| Entries provided |
● ● ●

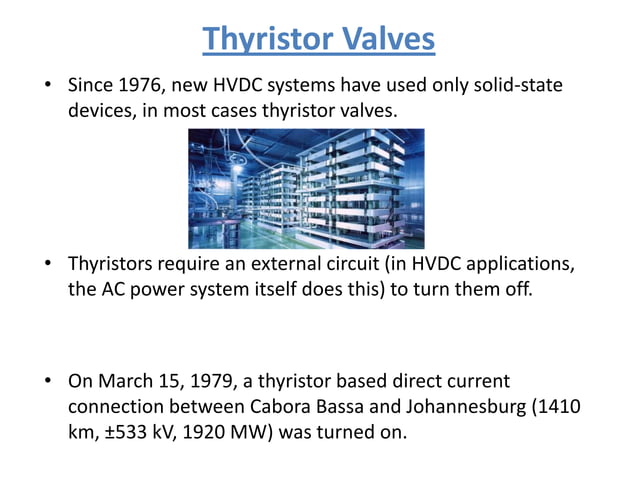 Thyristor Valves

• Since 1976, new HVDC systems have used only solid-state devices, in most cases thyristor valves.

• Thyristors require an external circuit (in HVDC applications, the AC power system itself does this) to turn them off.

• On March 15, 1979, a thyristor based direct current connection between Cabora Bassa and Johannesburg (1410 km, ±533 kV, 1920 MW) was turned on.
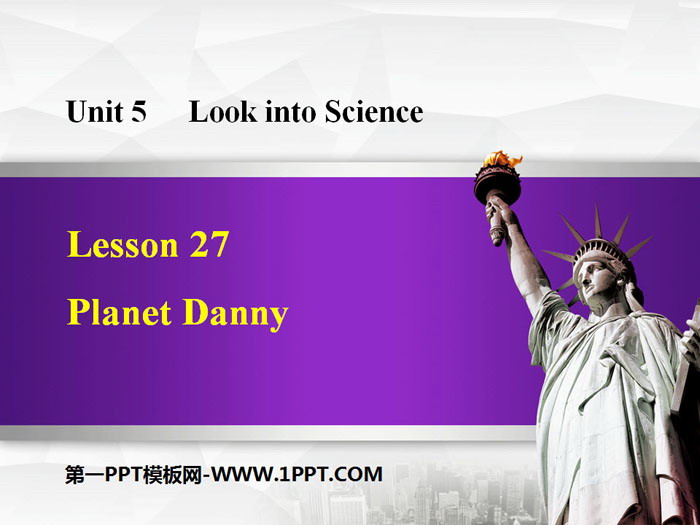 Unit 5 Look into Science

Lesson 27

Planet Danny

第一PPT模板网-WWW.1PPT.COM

● ● ●

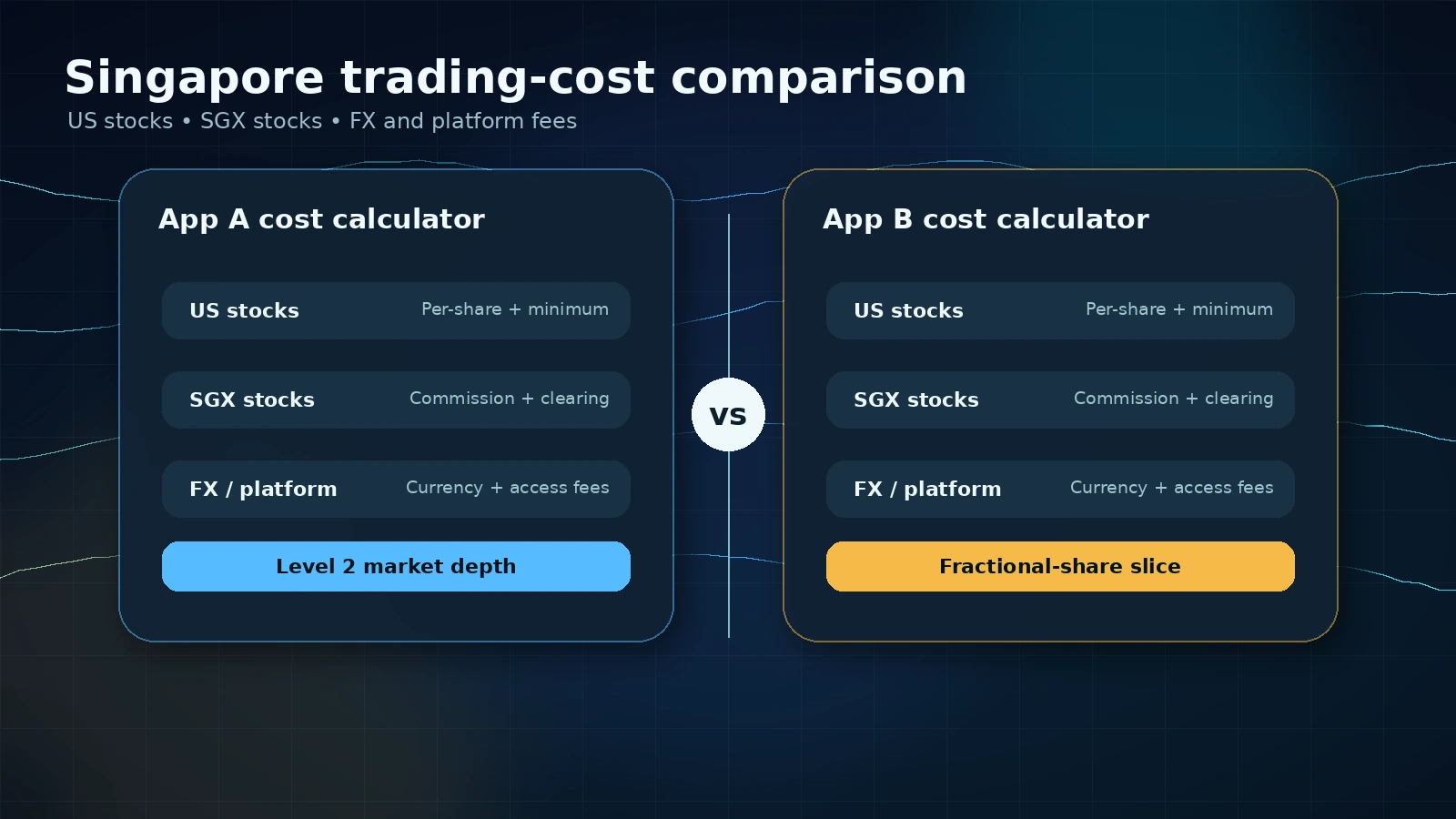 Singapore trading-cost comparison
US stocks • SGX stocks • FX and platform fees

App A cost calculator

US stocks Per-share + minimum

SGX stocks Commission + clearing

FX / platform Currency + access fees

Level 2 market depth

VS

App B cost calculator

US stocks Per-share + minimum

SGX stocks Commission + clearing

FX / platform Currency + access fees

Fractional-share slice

● ● ●

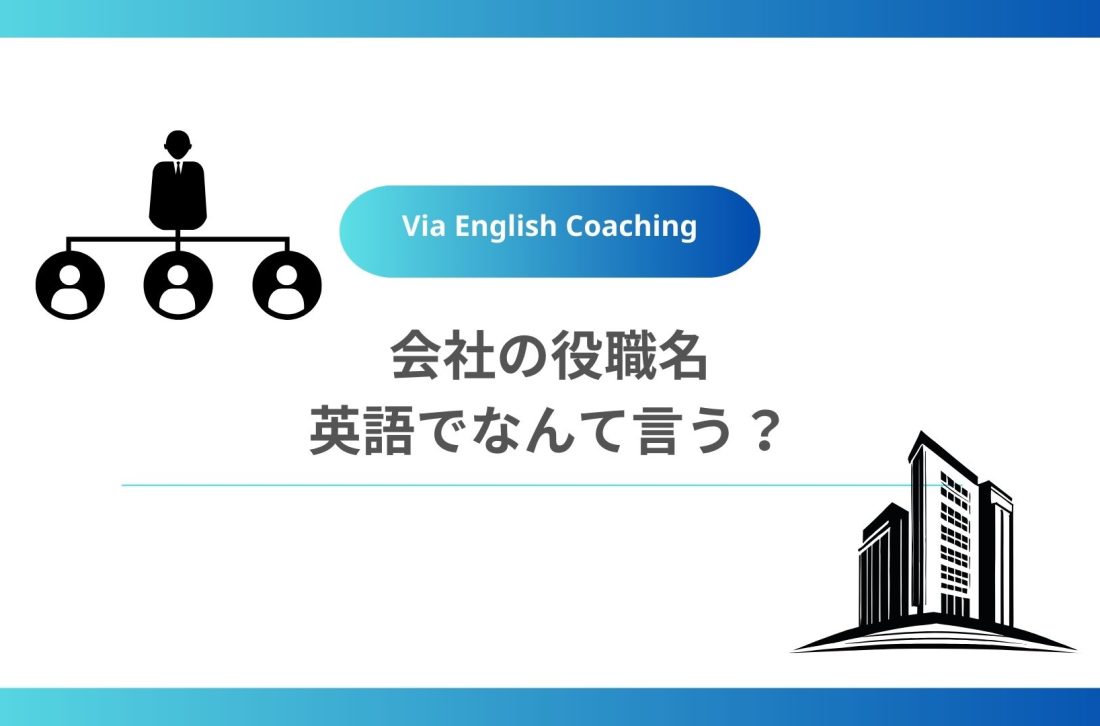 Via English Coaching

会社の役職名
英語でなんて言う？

● ● ●

In the records above, copy exactly everything from the line that has "cases thyristor valves." down to the line that has "第一PPT模板网-WWW.1PPT.COM", both ends included, and leave out the pictures.

• Since 1976, new HVDC systems have used only solid-state devices, in most cases thyristor valves.

• Thyristors require an external circuit (in HVDC applications, the AC power system itself does this) to turn them off.

• On March 15, 1979, a thyristor based direct current connection between Cabora Bassa and Johannesburg (1410 km, ±533 kV, 1920 MW) was turned on.
 Unit 5 Look into Science

Lesson 27

Planet Danny

第一PPT模板网-WWW.1PPT.COM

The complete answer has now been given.